OUPL / MLCert

Certified Machine Learning
40 stars 4 forks source link

Cannot replicate extraction to MLCert #8

Open wenkokke opened 4 years ago

wenkokke commented 4 years ago

I'm currently trying to replicate the extraction from an EMNIST network to MLCert. This is as far as I've gotten trying to get the code in NNCert to work, patching things up as I go:

  1. Install Miniconda
  2. conda create --name NNCert python=3.5
  3. conda activate NNCert
  4. pip install tensorflow==1.6.1
  5. Download EMNIST
  6. Patch MLCert/NNCert/tf/extract_emnist.py:
    • Line 6: Change emnist_load_data() to emnist_load_data(<path/to/emnist>)
    • Note: The script will try to load from <path/to/emnist>/emnist
  7. python extract_emnist.py (from MLCert/NNCert/tf)
  8. Patch MLCert/NNCert/tf/dataset_params.py:
    • Restore definition make_dataset:
      def make_dataset(images, labels):
      return DataSet(images, labels, reshape=False, dtype=tf.uint8)
  9. Patch MLCert/NNCert/tf/pca.py:
    • Line 9: Change _, _, _, _, _, load_data = .. to _, load_data = ..
  10. python pca.py (from MLCert/NNCert/tf)
  11. Rename generated files <path/to/emnist>/emnist/{train,test,validation}_reduced.pkl to <path/to/emnist>/emnist/{train,test,validation}_pca.pkl
  12. Patch MLCert/NNCert/tf/Makefile:
    • Line 7: Change train.py to main.py
    • Line 10: Change eval.py to main.py
  13. Patch MLCert/NNCert/tf/main.py:
    • Line 41: Change hidden_sizes = map(..) to hidden_sizes = list(map(..))
  14. make (from MLCert/NNCert/tf)
  15. :sob::sob::sob:

    FileNotFoundError: [Errno 2] No such file or directory: 'models/default/params.pkl.gz'
    make: *** [train] Error 1
gstew5 commented 4 years ago

Alex, do you think you could take a look?

@wenkokke, in the meantime, you might try the (currently undocumented) CLI @bagnalla built, by doing:

> cd NNCert
> python3 cli.py

The CLI's dependencies are listed in NNCert/cli_deps.txt (though not with version numbers -- perhaps @bagnalla can add).

wenkokke commented 4 years ago

Using cli.py works for me, using the following steps:

  1. Install Miniconda
  2. conda create --name NNCert python=3.5
  3. conda activate NNCert
  4. pip install tensorflow==1.6.1
  5. pip install sklearn
  6. pip instal gitpython
  7. pip install inquirer
  8. python cli.py (from MLCert/NNCert/)

It was initially rather unclear to me that the output of cli.py was a asking me to make a choice, rather than giving feedback on the progress.

Extracting model...
Makefile:17: Makefile.conf: No such file or directory
COQDEP VFILES
coq_makefile -R ../ MLCert -arg '-w none' net.v out.v bitnet.v kernel.v print.v config.v -o Makefile
Warning: ../ (used in -R or -Q) is not a subdirectory of the current directory

COQC net.v
COQC out.v
File "./out.v", line 8, characters 19-25:
Error: Unable to locate library bitnet.

make[1]: *** [out.vo] Error 1
make: *** [all] Error 2
File "./empiricalloss.v", line 14, characters 19-25:
Error: Unable to locate library bitnet.
wenkokke commented 4 years ago

Extracting a Coq model for EMNIST, with 10.000 nodes in the hidden layer, does not seem to be practical.
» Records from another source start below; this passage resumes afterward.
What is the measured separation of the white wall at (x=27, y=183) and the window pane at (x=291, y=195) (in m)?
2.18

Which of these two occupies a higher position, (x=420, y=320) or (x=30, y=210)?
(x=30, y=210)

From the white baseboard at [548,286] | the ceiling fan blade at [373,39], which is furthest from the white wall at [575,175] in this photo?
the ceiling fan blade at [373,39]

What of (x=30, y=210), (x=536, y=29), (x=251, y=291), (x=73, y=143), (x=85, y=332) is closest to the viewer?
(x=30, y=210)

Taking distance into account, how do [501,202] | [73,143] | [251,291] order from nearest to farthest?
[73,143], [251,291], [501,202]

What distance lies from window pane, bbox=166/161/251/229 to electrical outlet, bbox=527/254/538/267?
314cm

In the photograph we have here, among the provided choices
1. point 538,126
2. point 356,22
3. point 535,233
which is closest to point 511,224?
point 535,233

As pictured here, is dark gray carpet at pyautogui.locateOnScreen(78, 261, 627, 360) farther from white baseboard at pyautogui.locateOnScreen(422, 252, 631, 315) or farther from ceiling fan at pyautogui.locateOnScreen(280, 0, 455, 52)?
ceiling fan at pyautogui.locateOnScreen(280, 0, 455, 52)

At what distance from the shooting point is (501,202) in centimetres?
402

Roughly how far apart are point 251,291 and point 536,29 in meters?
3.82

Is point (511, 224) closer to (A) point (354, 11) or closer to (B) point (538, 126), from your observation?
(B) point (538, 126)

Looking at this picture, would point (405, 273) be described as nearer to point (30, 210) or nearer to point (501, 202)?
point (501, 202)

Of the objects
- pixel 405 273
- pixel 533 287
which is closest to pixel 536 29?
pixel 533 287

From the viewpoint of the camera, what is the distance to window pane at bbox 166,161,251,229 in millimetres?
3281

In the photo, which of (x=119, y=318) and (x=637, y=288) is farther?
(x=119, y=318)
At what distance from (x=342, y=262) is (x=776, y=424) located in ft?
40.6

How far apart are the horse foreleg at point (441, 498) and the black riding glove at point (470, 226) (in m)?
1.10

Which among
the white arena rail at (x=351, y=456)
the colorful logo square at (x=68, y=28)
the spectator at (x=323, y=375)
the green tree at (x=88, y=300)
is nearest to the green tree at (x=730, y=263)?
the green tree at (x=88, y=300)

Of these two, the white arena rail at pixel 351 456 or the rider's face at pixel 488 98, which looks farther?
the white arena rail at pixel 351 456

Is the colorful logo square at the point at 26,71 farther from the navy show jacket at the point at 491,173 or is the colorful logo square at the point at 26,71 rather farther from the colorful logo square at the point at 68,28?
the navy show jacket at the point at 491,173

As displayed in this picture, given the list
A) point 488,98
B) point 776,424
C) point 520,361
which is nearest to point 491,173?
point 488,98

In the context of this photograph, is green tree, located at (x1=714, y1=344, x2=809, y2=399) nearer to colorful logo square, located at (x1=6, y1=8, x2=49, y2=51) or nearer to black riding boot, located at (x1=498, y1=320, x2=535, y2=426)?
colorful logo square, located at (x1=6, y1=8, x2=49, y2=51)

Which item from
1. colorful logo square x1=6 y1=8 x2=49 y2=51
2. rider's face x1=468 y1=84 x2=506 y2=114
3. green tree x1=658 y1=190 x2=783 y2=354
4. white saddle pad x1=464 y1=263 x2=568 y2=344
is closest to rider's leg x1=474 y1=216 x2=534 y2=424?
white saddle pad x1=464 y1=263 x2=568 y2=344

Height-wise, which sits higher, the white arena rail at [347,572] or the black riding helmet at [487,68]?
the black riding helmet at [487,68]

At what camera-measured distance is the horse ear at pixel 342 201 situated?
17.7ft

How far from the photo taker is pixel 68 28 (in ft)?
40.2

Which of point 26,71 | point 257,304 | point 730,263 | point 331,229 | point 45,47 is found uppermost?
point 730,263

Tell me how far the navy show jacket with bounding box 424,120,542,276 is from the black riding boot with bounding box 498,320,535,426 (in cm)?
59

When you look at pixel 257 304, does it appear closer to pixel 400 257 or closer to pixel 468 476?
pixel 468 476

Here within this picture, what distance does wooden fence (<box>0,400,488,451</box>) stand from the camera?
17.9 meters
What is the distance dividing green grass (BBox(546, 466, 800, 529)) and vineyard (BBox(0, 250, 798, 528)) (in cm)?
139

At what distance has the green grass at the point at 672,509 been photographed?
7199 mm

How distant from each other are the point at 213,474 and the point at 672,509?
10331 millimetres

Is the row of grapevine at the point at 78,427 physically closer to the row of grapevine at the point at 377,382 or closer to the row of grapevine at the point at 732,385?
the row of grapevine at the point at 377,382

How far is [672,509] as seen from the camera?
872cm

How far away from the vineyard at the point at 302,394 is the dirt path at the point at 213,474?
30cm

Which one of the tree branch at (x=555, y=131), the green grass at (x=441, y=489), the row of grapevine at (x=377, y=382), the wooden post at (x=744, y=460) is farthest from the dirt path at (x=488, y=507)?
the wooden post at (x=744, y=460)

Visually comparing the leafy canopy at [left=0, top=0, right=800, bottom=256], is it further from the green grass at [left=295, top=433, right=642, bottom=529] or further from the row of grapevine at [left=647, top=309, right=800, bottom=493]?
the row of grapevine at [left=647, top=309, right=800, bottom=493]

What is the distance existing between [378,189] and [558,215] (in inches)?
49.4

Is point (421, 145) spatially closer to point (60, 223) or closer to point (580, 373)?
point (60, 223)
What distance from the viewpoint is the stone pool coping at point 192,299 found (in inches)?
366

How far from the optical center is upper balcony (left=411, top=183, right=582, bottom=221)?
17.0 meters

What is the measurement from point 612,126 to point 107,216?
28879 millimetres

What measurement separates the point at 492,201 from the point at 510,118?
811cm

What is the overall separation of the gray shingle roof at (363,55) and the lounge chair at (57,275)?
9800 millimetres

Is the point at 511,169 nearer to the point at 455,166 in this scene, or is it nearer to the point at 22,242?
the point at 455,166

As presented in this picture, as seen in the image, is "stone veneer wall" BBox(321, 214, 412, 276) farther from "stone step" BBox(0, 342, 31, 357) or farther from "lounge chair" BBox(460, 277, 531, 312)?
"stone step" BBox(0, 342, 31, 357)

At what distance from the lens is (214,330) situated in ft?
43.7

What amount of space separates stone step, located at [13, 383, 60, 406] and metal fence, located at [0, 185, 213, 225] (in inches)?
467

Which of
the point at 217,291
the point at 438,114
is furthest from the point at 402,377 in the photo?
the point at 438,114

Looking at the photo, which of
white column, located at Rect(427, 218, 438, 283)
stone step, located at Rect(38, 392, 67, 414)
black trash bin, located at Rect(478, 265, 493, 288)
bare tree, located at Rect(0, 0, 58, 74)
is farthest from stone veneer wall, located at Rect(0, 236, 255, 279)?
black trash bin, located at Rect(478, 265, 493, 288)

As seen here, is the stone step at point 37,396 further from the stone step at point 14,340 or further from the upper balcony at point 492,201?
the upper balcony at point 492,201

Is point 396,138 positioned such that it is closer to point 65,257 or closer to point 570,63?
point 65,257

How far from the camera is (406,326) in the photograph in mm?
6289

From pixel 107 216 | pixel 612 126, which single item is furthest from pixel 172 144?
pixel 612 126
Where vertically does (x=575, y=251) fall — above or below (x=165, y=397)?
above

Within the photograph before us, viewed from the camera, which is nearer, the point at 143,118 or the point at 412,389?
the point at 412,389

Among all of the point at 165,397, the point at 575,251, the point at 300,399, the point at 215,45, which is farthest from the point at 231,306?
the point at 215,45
Extraction ran for two days, and memory usage went up to 42GB, before I cancelled it. If you have had the same experience, @ejgallego has offered to help you optimise the generated Coq code, and has offered some suggestions:

Thanks for the details, after a quick peek to MLCert I think it should be possible to optimize memory consumption one order of magnitude. I'd be happy to help with it, of course if you folks think it'd be worth the effort.

Main things to try would be: use a native float and vector repesentation, profile Coq extraction, see where it is not being eager enough.

I'm guessing that extraction might not be your priority, however, as the networks imported to Coq can already be run using the TensorFlow architecture, and extracting the verified code to Haskell may not offer any additional benefits.

gstew5 commented 4 years ago

Thanks for your help, Wen! It would certainly be interesting to do the port to native vectors and floats (Coq 8.11), as suggested by @ejgallego. We're not actively working on MLCert at the moment, however, so I can't promise this will be done soon (or at all).

ejgallego commented 4 years ago

Hi folks, indeed I believe it should possible to improve the efficiency of extraction quite a bit; just ping us or open an issue at https://github.com/coq/coq/issues and we'll be happy to try to help.